III. Am Ende der mündlichen Verhandlung vor der Kammer beantragte die Beschwerdeführerin/Patentinhaberin die Zurückverweisung an die Einspruchsabteilung und die Rückzahlung der Beschwerdegebühr aufgrund eines schwerwiegenden Verfahrensfehlers. Darüber hinaus beantragte die Patentinhaberin, die angefochtene Entscheidung zu widerrufen und das Patent gemäß dem mit Schreiben vom 4. Februar 2017 eingereichten Hauptantrag aufrecht zu erhalten. Dieser entspricht dem der angefochtenen Entscheidung zugrunde liegenden Hauptantrag.

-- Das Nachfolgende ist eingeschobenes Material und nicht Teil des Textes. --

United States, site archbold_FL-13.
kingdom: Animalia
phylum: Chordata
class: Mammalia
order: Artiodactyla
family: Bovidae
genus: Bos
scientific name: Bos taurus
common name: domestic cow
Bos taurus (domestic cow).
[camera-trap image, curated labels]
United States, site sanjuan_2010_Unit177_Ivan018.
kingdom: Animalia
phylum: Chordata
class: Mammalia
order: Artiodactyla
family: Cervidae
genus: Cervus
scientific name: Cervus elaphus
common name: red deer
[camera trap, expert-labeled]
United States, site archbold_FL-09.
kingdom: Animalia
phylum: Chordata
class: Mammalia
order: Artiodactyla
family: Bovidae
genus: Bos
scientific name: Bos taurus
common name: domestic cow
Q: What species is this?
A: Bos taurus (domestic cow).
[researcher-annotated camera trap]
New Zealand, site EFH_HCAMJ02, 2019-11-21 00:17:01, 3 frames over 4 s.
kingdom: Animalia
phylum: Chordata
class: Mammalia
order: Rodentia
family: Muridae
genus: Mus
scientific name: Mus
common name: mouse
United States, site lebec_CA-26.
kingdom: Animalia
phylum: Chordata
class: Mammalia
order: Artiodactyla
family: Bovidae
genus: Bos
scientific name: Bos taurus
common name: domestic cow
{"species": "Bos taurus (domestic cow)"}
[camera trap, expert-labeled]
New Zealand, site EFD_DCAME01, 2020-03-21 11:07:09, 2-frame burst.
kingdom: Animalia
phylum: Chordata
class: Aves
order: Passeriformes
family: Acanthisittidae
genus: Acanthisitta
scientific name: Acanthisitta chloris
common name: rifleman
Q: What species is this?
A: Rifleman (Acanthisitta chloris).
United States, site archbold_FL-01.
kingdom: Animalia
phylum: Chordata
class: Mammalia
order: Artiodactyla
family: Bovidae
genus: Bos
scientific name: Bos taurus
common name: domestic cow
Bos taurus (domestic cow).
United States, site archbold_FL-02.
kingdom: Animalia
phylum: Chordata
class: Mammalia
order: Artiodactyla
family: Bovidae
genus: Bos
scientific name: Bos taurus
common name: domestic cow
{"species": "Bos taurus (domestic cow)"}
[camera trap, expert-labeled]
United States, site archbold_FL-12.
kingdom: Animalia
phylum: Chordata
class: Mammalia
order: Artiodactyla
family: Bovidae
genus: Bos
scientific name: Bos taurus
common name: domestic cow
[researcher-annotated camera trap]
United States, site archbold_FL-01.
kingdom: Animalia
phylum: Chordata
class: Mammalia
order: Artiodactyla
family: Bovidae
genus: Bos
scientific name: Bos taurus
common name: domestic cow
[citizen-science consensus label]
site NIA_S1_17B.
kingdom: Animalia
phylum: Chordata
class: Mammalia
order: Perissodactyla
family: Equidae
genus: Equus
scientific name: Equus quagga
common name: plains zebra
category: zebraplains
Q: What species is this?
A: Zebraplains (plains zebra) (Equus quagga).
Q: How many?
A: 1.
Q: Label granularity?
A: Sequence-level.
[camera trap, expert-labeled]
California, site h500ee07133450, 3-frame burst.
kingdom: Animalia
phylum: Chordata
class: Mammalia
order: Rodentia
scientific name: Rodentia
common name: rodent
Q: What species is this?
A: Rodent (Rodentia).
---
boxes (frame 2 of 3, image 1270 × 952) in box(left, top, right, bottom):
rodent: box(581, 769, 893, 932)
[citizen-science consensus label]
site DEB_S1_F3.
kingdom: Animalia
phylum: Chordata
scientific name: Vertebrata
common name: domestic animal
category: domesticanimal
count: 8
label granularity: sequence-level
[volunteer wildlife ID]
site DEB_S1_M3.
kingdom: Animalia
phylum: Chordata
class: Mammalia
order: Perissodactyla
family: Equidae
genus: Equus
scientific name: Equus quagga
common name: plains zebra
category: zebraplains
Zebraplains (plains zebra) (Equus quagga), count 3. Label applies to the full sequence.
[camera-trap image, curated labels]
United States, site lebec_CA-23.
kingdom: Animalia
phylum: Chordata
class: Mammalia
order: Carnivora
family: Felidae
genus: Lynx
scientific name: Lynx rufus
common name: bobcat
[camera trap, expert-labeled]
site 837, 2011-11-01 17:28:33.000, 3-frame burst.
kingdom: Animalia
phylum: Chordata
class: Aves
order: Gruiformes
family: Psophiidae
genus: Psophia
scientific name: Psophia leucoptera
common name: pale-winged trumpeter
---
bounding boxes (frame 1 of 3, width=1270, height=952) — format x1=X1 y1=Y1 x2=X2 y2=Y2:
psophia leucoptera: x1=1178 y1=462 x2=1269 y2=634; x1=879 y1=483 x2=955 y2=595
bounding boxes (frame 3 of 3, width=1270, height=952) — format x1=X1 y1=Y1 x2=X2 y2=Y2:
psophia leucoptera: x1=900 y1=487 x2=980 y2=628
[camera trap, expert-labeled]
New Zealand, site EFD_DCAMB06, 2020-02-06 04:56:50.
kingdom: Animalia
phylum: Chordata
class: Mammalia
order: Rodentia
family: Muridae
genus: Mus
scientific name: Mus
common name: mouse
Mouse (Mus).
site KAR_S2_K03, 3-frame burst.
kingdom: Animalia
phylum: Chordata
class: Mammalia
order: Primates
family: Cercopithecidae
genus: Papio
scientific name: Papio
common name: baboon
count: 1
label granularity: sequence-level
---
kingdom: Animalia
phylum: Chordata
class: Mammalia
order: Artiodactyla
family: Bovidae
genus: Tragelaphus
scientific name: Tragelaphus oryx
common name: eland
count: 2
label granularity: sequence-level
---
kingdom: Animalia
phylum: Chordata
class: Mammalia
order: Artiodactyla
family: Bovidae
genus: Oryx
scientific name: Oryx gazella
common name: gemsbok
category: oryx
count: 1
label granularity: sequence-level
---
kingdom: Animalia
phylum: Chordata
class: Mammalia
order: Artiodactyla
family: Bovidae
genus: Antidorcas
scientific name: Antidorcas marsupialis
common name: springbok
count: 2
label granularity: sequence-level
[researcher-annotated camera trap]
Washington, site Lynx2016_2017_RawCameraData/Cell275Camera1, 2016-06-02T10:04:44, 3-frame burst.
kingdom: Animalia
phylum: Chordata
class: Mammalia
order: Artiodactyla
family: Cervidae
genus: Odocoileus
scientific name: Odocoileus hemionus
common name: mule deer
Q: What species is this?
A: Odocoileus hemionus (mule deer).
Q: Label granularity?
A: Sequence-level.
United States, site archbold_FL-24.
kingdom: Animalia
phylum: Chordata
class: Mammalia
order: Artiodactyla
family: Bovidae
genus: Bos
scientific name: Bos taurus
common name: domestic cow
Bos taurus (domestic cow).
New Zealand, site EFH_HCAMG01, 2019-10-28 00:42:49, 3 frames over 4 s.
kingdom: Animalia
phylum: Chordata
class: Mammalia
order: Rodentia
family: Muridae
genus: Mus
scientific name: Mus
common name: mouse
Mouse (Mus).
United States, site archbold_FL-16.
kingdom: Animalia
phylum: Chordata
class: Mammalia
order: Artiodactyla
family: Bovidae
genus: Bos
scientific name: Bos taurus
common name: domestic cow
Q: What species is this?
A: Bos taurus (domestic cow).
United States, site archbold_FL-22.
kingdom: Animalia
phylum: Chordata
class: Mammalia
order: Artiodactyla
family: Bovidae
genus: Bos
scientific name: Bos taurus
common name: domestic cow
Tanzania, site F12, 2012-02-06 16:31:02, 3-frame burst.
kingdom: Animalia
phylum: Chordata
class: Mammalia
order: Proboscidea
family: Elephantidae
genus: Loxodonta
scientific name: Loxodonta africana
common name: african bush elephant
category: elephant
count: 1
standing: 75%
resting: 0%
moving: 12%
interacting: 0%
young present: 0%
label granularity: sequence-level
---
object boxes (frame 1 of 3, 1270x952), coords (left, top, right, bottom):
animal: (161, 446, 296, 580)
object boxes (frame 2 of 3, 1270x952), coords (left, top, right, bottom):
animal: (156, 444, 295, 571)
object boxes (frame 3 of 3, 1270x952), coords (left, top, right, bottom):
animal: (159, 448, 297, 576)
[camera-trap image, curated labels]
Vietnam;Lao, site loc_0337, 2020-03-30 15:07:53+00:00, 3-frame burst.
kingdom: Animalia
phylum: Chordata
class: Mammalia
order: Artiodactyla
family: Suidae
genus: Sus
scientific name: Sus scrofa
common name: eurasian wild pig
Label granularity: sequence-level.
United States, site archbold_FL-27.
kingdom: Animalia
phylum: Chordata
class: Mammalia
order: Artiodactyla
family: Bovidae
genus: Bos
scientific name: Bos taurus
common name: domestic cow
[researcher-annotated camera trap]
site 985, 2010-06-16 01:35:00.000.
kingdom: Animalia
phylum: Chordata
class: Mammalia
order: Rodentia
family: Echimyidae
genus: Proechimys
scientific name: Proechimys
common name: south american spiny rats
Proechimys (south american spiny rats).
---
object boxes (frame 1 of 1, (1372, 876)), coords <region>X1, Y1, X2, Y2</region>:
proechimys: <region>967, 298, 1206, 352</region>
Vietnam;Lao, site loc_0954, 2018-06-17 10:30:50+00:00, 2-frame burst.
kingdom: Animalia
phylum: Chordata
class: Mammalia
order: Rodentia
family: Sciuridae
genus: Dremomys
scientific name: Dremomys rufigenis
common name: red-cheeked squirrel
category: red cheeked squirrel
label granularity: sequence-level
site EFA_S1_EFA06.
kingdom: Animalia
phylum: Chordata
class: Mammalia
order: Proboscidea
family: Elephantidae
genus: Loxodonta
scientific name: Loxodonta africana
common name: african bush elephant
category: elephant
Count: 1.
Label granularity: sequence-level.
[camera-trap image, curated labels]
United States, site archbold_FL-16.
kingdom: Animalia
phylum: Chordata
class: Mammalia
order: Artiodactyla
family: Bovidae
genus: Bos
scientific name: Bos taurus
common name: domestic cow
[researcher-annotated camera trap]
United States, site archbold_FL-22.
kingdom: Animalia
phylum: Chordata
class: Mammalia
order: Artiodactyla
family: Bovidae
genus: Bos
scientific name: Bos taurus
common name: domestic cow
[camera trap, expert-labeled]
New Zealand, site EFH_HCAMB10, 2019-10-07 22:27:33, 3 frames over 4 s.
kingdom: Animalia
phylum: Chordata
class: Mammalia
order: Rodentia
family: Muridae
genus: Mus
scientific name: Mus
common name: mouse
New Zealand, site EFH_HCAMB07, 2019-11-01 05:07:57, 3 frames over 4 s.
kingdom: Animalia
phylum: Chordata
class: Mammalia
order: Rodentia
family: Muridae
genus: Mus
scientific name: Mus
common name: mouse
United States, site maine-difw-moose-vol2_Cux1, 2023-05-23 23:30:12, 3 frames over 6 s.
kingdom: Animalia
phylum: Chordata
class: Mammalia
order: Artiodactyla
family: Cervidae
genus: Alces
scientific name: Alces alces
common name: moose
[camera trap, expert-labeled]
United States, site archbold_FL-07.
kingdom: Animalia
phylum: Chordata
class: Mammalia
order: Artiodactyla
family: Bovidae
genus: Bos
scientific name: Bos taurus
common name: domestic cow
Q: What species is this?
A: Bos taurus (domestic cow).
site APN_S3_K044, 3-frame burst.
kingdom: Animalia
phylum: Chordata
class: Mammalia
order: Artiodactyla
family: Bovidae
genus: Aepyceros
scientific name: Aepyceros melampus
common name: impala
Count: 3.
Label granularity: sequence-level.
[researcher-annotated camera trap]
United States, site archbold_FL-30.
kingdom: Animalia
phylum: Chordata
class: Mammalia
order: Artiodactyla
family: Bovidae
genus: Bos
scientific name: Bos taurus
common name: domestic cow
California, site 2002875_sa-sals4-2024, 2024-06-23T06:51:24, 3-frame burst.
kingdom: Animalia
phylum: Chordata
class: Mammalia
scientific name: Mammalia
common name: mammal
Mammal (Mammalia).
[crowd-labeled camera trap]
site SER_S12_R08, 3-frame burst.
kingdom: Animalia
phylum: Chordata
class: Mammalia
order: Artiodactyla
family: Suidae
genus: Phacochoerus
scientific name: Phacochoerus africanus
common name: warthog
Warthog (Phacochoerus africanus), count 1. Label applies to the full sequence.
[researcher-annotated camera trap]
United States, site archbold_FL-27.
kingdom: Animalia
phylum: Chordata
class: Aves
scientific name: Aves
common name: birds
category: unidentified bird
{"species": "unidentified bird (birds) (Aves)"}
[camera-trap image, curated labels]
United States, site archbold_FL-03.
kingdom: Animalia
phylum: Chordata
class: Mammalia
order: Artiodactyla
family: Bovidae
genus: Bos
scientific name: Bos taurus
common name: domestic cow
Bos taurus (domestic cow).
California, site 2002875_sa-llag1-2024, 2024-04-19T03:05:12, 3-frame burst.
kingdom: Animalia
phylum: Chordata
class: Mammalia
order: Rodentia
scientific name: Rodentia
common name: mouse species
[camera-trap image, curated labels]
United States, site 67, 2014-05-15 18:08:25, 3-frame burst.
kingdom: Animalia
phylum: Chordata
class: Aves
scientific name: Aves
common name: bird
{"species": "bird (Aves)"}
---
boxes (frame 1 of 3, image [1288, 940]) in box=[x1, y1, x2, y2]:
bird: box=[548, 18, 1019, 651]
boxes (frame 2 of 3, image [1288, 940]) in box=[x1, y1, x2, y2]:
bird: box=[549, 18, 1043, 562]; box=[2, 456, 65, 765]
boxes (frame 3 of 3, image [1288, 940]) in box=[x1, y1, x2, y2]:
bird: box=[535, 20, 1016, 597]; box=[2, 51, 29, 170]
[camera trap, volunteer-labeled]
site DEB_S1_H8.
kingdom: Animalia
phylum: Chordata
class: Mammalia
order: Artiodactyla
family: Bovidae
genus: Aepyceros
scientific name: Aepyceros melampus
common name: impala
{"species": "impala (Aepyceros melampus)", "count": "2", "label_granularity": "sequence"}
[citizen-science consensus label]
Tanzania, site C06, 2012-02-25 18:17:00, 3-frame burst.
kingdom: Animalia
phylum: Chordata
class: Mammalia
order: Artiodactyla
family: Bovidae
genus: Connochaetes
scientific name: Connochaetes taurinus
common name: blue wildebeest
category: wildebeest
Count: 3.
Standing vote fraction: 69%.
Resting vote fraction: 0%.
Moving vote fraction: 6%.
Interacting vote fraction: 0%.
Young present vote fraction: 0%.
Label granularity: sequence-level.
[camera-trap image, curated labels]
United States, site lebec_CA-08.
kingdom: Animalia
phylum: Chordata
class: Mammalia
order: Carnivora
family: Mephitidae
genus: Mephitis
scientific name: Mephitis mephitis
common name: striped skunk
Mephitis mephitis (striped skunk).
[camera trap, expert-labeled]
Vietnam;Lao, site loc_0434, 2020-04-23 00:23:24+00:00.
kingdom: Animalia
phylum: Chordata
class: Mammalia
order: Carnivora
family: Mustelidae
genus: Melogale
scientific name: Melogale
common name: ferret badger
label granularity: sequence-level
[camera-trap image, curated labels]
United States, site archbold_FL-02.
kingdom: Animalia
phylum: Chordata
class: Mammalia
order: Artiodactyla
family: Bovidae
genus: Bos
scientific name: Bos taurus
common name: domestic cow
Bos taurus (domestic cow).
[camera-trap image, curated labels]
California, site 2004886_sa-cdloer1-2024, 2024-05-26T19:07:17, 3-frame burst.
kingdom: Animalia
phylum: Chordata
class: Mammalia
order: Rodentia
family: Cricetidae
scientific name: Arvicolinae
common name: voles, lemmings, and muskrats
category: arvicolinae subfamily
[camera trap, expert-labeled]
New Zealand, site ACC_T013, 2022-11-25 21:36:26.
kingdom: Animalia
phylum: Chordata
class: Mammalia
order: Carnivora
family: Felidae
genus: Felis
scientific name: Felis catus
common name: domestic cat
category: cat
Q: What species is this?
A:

In Bezug auf diesen Antrag war die Einspruchsabteilung in der angefochtenen Entscheidung unter anderem zu dem Schluss gekommen, dass Anspruch 1 nicht auf einer erfinderischen Tätigkeit gegenüber einer Kombination der Dokumente D2 und D3 beruht. In diesem Zusammenhang wurde auch D4 erwähnt. Im Einspruchsverfahren wurden die genannten Dokumente mit O2, O3 und O4 bezeichnet.

IV. Am Ende der mündlichen Verhandlung vor der Kammer beantragte der Beschwerdegegner/Einsprechende, die Beschwerde zurückzuweisen und das Streitpatent entsprechend der angefochtenen Entscheidung zu widerrufen.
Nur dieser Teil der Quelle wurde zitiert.